— BEGIN Material for this task —

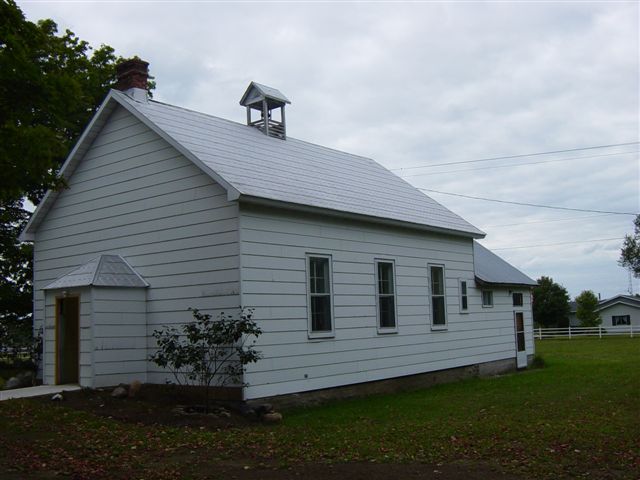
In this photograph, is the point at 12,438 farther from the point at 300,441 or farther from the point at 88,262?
the point at 88,262

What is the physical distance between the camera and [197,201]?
14.5m

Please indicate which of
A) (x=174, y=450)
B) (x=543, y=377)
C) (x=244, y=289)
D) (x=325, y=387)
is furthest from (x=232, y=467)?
(x=543, y=377)

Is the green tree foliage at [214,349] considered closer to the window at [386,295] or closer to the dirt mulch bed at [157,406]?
the dirt mulch bed at [157,406]

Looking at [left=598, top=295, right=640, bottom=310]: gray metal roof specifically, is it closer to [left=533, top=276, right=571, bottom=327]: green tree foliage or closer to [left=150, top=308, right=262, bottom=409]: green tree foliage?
[left=533, top=276, right=571, bottom=327]: green tree foliage

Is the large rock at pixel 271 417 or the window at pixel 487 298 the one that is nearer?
the large rock at pixel 271 417

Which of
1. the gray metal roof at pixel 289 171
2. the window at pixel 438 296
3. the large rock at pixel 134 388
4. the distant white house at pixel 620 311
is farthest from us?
the distant white house at pixel 620 311

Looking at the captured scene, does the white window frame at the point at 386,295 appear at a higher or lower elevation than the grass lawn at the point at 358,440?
higher

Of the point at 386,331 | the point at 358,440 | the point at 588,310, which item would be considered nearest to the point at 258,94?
the point at 386,331

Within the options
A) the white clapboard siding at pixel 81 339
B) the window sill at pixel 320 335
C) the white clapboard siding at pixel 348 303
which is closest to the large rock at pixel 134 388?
the white clapboard siding at pixel 81 339

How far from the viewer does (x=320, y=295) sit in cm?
1556

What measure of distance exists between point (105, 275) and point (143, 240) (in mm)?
1198

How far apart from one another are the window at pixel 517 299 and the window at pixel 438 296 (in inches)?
224

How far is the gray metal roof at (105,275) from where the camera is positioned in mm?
14680

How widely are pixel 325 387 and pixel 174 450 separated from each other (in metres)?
5.78
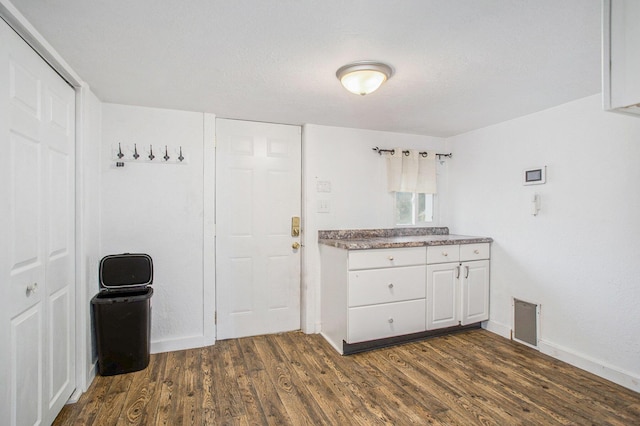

— END Material for this task —

What the exercise asks
Pull out every line of the data above that contains the word "foliage". Case counts.

Task response
Is the green tree foliage at [214,349] considered closer to the window at [386,295] or closer to the dirt mulch bed at [157,406]?
Looking at [left=598, top=295, right=640, bottom=310]: gray metal roof specifically, is it closer to [left=533, top=276, right=571, bottom=327]: green tree foliage or closer to [left=150, top=308, right=262, bottom=409]: green tree foliage?
[left=533, top=276, right=571, bottom=327]: green tree foliage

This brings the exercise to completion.